A team approach fosters growth, he believes, and he prefers a low profile.

The company employs about 20 people depending on the size of the projects it’s undertaking.

“The company has been successful for a lot of reasons. But I think the important reason is having a good team, the employees,” Iamurri says. “And making sure they’re happy and they’re enjoying what they’re doing.”

Most of his employees have been with him for at least five years.

Iamurri was born on the south side of Youngstown. The family later moved to Boardman, where he attended school. When he wanted to move his business from Campbell, he decided to return to his roots and invest in Youngstown. He also liked improvements underway in the city.

“I started in Youngstown,” he says. “That was what one of my biggest highlights. If it wasn’t for Youngstown, I probably never would have gotten into the demo business. I started with the 22 houses and it kind of changed my life.”
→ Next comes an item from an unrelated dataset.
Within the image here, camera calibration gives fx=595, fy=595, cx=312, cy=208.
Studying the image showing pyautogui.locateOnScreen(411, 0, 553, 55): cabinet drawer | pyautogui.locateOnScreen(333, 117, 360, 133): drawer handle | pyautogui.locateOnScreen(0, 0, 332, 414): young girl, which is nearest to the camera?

He declined to say how much he invested in the Wilson Avenue property but it stands out. His home does too.

Iamurri lives on Clingan Road in Poland and describes his home as modern and industrial. A big blue pond is adjacent to the road. The driveway leads to the house overlooking Lake Hamilton.
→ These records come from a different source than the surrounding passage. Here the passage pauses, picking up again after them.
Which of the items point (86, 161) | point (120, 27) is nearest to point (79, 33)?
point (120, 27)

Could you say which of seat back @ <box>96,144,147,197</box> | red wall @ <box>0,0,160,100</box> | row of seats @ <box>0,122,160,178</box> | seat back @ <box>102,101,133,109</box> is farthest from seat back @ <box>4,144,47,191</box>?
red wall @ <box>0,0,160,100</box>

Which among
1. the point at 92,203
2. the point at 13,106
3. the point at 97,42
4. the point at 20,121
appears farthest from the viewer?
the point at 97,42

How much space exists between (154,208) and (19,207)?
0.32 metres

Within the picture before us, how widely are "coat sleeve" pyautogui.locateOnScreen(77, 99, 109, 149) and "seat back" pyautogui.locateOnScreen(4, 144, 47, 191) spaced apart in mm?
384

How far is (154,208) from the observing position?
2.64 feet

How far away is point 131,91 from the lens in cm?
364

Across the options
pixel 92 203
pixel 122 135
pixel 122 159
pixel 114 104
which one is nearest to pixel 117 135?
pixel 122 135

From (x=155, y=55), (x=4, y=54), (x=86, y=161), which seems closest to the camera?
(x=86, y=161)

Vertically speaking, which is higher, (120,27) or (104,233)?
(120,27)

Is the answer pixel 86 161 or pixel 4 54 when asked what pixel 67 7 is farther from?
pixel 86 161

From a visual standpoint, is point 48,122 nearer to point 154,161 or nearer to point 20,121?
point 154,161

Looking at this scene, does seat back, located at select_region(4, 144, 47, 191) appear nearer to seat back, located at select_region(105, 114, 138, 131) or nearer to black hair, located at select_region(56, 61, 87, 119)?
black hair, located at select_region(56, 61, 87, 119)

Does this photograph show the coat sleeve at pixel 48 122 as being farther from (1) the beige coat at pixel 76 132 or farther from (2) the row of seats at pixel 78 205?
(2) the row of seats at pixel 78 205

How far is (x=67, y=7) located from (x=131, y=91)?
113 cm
Iamurri wants to expand the ProQuality recycling division in the future. He started with recycling at the Wilson Avenue location, accepting clean hard fill but paused that operation a few months ago.

Rather than being dumped or added to a landfill, materials like concrete could be recycled. Iamurri would then sell the recycled material back to the community at a discounted rate.

“What happens is you have big slabs of concrete, blacktop, dirt — everything is mixed,” he said. “A developer comes here 20 years from now and tries to develop this 20 acres and whatever they dumped into a hole, it’s impossible.”

When he does a demolition project, he separates materials so they can be recycled more easily rather than ending up in a landfill. He’s talking with the city about purchasing some property near his company so he can start a recycling center.

The parking lot of his business is made from a stone base of recycled materials. The blacktop was installed by RT Vernal Paving and Excavating.

One thing that sets ProQuality Demolition apart from most other demolition companies is a high-reach excavator that allows his company to demolish taller buildings more safely.

“Safety is No. 1,” he says. “You’ve got to care about your employees.”

ProQuality’s equipment doesn’t bear the company name. Instead, they sport the company logo, a red-eyed shark baring its teeth.

It’s a nickname he acquired on the job. If he thought a job was moving slowly, he’d jump on a machine and knock it down quickly. Then he’d leave to go to the next meeting or site on his agenda.

“My team was like, ‘You’re like a shark. You attack and then you leave for us to clean it up,” he says.

Iamurri worked with his design team and developed the shark logo.

“Everyone loves the shark, even kids,” he says.

Pictured at top: ProQuality Demolition owner Cosmo Iamurri, center, stands with Liz Gaskins, executive assistant, and Gia Larney, administrative assistant, outside the business on Wilson Avenue.